The Train Fatwa

When the first train came to India, people said it was haram.

Not because it killed anyone. Not because it was unsafe.

Because it was invented by Jews and Christians.

So for ten years, give or take, people kept bumping along on horses and camels, sweating under the sun, while the trains glided by empty.

Then one day, a group of clerics had to get from Bombay to Madras. Long road, bad weather, aching knees.

Some kid — probably with too much confidence — said, “Take the train. You’ll be there in no time.”

They looked at each other. Looked at the sky. Climbed aboard, like thieves sneaking into someone else’s house.

And nothing happened.

No lightning, no divine punishment, no secret plot to steal their souls. Just a quiet ride, tea served in cups, scenery rolling by like a dream.

By the time they reached Madras, they’d changed their minds.

“Fatwa withdrawn,” they said, as if pressing a delete button.

Ten years lost to stubbornness — erased with one train ticket.

It wasn’t new.

When Hulagu Khan was outside Baghdad sharpening his sword, scholars inside were debating how many angels could sit on the tip of a needle.

The city burned before they reached an answer.

Later, when loudspeakers showed up in mosques, they were called haram too.

Now you can’t find a mosque without them.
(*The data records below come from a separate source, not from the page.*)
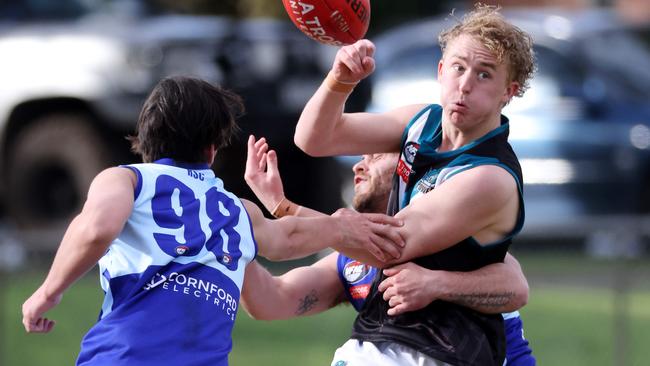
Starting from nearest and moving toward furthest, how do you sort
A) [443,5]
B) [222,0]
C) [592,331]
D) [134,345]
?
[134,345], [592,331], [222,0], [443,5]

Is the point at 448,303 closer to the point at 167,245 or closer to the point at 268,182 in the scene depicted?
the point at 268,182

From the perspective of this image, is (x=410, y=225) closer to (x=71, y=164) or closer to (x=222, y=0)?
(x=71, y=164)

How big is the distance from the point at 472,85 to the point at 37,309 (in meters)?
1.58

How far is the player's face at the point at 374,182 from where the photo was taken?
503cm

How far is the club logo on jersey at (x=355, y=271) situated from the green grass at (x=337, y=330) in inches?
138

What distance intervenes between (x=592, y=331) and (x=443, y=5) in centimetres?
1295

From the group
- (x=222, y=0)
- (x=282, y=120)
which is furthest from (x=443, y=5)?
(x=282, y=120)

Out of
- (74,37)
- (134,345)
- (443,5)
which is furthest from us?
(443,5)

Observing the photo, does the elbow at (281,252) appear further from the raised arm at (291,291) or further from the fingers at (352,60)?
the fingers at (352,60)

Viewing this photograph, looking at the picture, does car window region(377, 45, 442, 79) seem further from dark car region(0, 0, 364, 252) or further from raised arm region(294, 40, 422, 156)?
raised arm region(294, 40, 422, 156)

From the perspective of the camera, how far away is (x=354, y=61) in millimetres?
4551

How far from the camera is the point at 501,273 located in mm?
4582

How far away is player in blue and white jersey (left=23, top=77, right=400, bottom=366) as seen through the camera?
4012 millimetres

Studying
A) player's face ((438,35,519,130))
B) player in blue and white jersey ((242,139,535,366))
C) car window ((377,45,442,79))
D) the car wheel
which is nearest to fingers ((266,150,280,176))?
player in blue and white jersey ((242,139,535,366))
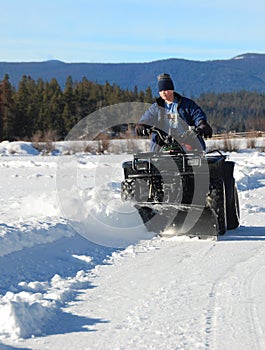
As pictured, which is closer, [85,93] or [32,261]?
[32,261]

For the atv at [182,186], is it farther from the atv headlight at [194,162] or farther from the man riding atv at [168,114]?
the man riding atv at [168,114]

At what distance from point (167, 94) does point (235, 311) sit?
427cm

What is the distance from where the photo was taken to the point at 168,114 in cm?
842

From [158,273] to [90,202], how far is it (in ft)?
11.4

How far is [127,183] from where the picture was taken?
26.1ft

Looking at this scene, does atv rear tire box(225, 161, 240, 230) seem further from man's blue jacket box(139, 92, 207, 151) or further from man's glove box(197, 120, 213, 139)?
man's blue jacket box(139, 92, 207, 151)

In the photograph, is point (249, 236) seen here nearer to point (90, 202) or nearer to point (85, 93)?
point (90, 202)

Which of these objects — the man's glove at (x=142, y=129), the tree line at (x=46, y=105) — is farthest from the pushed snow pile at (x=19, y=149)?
the man's glove at (x=142, y=129)

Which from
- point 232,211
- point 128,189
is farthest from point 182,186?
point 232,211

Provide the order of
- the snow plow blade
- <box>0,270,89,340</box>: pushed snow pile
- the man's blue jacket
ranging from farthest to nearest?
the man's blue jacket < the snow plow blade < <box>0,270,89,340</box>: pushed snow pile

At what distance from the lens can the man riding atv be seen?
8281 mm

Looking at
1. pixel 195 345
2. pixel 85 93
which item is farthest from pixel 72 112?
pixel 195 345

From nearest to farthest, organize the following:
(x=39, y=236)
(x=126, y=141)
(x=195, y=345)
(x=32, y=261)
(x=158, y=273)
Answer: (x=195, y=345)
(x=158, y=273)
(x=32, y=261)
(x=39, y=236)
(x=126, y=141)

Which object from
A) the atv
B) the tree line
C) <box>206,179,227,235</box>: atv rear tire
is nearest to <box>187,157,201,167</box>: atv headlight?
the atv
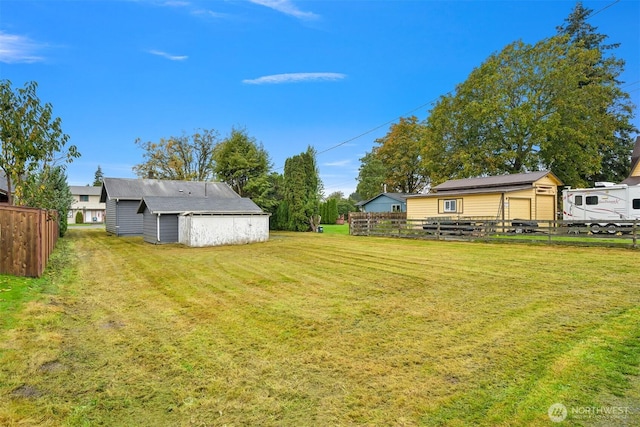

Even the ones who banned them use them.

And still, someone always says learning science is dangerous. That looking through a telescope is competing with God.

As if Newton or Einstein ever said, “Bow to me. Kiss my hand.”

They didn’t even shave for the photo.

Meanwhile, other nations turned trains into rockets, speakers into satellites, while we kept arguing about whether to get on board.